Jonathan Ferrucci at the Sala dei Giganti in Padua A Giant amongst Giants
This morning in Padua….what a way to start the day on Mozart`s birthday.
A young Italo/Australian pianist makes his Padua debut in the Sunday morning series dedicated to talented young musicians.
Jonathan Ferrucci , a young Florentine who had completed his studies recently with Joan Havill at the Guildhall in London.He had been heard by Noretta Conci-Leech and her husband John Leech in the Wigmore Hall and on their recommendation had applied to The Keyboard Charitable Trust who today presented him to the Amici della Musica in Padua.
The Amici della Musica hold concerts in the Pollini Conservatory Hall and in the historic Sala dei Giganti where I brought Vlado Perlemuter and Annie Fischer in the ‘80’s.
Filippo Juvarra is still at the helm of the Amici della Musica di Padova after 50 years of inviting the finest musicians to his adored Padua.
In fact Christian Zacharias had just played a few days before in his annual recital and one of his rare appearances these days as a solo pianist.
He was a student of Perlemuter who thought the world of him.
But for three seasons now the Amici della Musica have also dedicated a special sunday morning series to talented young Italian musicians.
Filippo asks me every year who we have on the roster of the The Keyboard Charitable Trust (of which I am a trustee and artistic director together with Leslie Howard and Dr Elena Vorotko) that he could include.
He chooses one from our list of Italian pianists.
Giganti is exactly the right word for what we heard today in a hall where all the greatest pianists have left their indelible shadow.
Richter loved to prepare his programmes here before recording them in nearby Mantua.

######

— STATED GOAL 1 —
In the concert review of Jonathan Ferrucci's Padua debut, who was his teacher at the Guildhall in London?
— STATED GOAL 2 —
Carry on the concert review of Jonathan Ferrucci's Padua debut from the point where it stops.

######

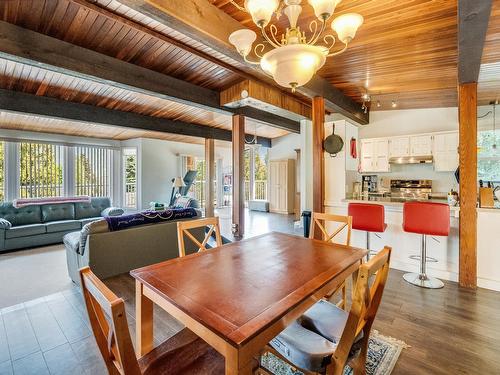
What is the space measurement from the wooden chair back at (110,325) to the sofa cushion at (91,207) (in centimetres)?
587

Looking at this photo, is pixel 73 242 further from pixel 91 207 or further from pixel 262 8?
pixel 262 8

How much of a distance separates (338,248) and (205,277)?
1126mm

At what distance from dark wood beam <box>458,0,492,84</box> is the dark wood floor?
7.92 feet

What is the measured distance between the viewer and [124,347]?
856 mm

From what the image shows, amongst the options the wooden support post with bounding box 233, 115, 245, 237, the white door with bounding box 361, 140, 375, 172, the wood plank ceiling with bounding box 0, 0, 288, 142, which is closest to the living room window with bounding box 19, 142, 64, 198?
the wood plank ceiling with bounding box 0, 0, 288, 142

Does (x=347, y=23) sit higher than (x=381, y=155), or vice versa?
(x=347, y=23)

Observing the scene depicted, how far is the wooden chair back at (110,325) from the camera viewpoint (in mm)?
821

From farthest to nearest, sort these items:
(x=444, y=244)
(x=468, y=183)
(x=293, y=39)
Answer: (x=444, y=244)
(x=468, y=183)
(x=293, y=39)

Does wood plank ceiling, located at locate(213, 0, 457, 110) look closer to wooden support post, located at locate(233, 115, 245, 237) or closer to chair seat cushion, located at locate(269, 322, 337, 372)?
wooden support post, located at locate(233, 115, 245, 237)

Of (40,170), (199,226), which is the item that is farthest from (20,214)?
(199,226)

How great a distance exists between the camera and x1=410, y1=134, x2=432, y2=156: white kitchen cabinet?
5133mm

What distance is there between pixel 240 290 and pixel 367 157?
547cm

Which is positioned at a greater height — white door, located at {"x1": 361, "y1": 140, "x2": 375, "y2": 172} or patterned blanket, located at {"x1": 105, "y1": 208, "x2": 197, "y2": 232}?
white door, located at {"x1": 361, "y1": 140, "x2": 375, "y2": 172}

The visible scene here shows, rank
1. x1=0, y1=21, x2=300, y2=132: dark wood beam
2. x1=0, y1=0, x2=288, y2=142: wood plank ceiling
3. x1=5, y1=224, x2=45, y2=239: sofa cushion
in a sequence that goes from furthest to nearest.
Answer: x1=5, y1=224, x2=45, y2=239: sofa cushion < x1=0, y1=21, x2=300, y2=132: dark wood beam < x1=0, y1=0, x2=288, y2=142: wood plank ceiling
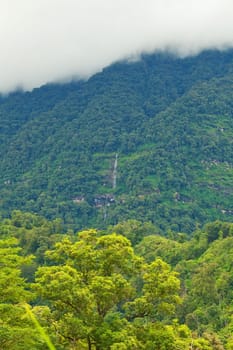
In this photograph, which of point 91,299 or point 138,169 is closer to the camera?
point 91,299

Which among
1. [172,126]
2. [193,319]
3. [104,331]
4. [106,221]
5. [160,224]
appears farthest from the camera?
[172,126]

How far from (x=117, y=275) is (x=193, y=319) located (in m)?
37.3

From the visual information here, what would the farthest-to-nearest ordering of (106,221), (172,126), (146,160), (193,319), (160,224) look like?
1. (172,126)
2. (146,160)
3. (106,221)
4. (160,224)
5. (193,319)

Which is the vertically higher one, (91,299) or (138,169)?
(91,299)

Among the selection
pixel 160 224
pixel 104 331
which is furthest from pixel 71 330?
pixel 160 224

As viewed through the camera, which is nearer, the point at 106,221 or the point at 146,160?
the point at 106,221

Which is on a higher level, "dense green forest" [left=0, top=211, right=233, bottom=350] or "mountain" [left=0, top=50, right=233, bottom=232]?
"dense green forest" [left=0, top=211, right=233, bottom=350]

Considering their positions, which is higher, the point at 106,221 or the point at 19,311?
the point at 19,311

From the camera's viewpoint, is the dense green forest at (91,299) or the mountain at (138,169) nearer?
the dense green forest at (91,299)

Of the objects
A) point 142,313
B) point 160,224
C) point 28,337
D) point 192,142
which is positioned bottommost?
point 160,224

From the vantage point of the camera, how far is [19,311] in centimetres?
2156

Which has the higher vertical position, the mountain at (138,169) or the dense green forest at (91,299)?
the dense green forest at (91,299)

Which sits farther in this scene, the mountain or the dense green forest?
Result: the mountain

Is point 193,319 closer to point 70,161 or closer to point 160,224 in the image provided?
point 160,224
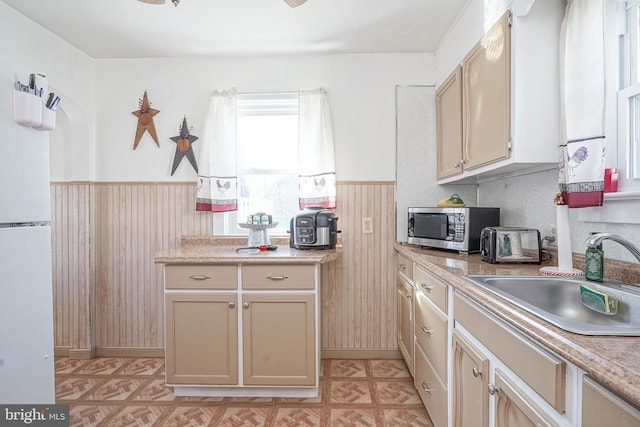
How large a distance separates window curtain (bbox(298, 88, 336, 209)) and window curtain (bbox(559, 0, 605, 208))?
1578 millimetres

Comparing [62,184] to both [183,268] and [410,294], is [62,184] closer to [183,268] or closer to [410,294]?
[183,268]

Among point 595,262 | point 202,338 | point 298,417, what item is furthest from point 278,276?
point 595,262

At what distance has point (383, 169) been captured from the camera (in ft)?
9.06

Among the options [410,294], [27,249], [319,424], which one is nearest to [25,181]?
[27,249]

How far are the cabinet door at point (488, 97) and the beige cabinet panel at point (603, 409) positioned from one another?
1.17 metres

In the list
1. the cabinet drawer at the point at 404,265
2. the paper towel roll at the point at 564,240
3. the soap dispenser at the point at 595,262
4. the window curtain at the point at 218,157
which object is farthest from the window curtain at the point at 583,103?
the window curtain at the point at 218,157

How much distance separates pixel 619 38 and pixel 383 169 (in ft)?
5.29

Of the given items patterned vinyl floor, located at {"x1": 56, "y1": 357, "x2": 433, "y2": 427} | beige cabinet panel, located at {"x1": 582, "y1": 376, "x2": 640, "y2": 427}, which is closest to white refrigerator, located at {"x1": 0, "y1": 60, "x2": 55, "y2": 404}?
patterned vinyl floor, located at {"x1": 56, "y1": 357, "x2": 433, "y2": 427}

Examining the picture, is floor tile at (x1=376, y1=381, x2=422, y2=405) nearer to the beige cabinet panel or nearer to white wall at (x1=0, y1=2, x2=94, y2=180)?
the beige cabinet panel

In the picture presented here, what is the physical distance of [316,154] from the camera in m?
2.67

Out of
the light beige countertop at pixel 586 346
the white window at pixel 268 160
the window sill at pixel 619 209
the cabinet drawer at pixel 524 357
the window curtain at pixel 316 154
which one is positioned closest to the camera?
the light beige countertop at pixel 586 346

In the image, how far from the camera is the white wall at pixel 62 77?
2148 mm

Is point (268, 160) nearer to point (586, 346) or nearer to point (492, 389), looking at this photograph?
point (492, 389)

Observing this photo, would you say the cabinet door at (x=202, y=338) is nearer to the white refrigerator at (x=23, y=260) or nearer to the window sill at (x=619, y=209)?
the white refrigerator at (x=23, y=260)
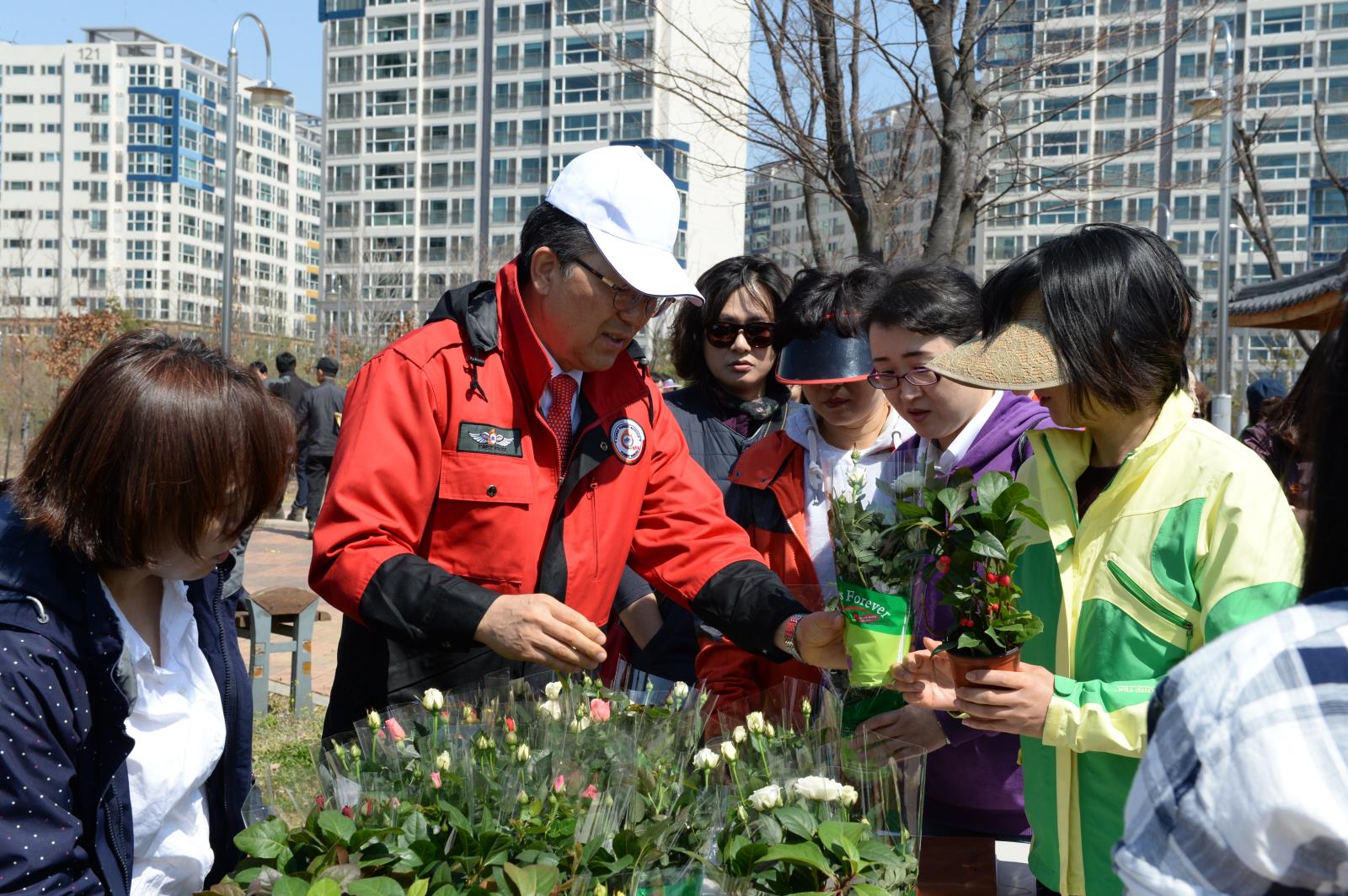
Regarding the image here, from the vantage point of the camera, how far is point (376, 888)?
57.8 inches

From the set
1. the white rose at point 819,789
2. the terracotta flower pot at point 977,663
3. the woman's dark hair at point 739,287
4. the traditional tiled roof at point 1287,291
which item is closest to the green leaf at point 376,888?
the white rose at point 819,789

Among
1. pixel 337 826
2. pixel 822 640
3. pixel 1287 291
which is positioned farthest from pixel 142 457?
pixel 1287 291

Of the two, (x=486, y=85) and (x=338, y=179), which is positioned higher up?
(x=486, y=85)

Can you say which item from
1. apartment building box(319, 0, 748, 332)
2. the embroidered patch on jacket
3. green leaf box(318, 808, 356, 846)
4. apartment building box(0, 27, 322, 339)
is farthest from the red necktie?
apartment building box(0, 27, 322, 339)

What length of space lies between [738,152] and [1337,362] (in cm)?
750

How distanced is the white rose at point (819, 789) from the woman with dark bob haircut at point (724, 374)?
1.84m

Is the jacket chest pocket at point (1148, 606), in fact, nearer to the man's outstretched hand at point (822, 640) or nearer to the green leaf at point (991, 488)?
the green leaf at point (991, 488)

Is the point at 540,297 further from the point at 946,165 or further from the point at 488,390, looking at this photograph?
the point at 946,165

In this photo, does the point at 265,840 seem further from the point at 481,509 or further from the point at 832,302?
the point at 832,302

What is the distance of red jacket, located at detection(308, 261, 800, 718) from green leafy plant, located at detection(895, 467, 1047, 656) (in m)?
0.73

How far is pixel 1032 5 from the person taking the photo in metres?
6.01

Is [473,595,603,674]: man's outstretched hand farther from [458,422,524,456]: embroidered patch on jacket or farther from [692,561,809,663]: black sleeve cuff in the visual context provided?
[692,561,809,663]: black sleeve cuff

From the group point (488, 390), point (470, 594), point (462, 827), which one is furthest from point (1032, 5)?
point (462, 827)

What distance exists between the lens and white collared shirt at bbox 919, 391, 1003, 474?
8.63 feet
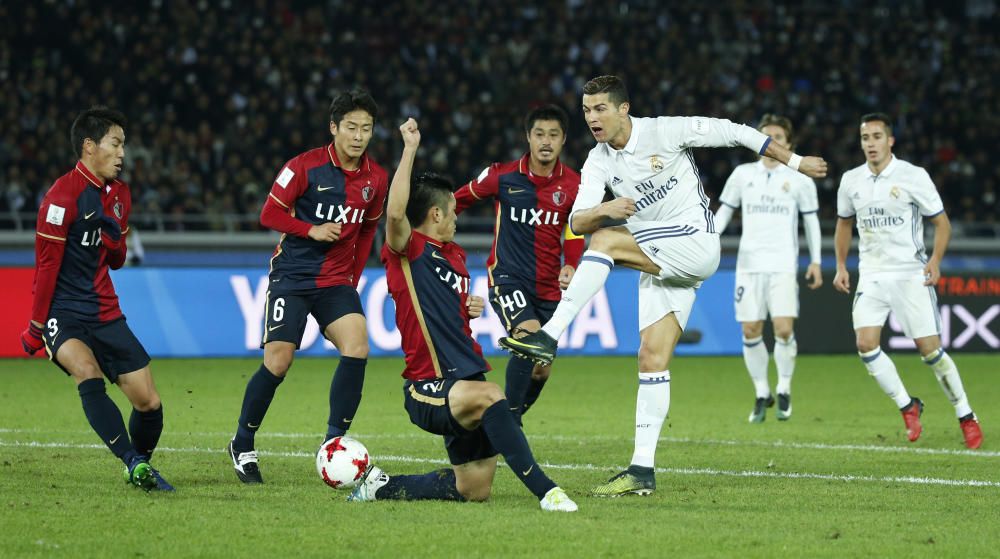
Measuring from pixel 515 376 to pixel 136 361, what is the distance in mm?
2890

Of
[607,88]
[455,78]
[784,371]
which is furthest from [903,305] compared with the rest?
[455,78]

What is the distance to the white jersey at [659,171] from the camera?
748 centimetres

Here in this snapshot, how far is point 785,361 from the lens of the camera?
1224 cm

######

— EXERCISE RESPONSE 1 —
Joan Havill.

— EXERCISE RESPONSE 2 —
Today it was the turn of a young man of slight build who gave one of the finest performances I have ever heard in public of the 24 Preludes op 28 by Chopin,or in Fou Ts’ongs words the 24 problems!
Preceded by the Bach 4th Partita so full of colour and imagination one just wished he could have taken more time on his miraculous voyage for us mortals to savour all the refined nuances and his supremely intelligent musicianship,as one would expect from a student of Joan Havill who can boast also Paul Lewis from her unique studio at the Guildhall in London.
I had heard Jonathan Ferrucci a few times at the Guildhall in a masterclass with Murray Perahia and at his Wigmore debut as winner of the Jaques Samuel Intercollegiate Competition.
I had missed him at the actual competition as he was the first to perform at 10 am and I was late!
But a great friend and much missed colleague Peter Uppard told me I had missed a superb performance and the actual final winner.
But recently I had heard part of his Artists Diploma public recital and had been bowled over by his performance of the C sharp minor five part fugue Bk 1 by Bach. https://www.facebook.com/notes/christopher-axworthy/miracles-at-the-guildhall-ming-xie-and-jonathan-ferrucci/10155795520292309/
Joan Havill was pleasantly surprised by my enthusiasm as was Martin Roscoe and Ronan O’Hora who were adjudicating.
He was of course awarded his Artists Diploma and tells me that now he has a special fellowship to come to the Guildhall whenever his calendar will permit.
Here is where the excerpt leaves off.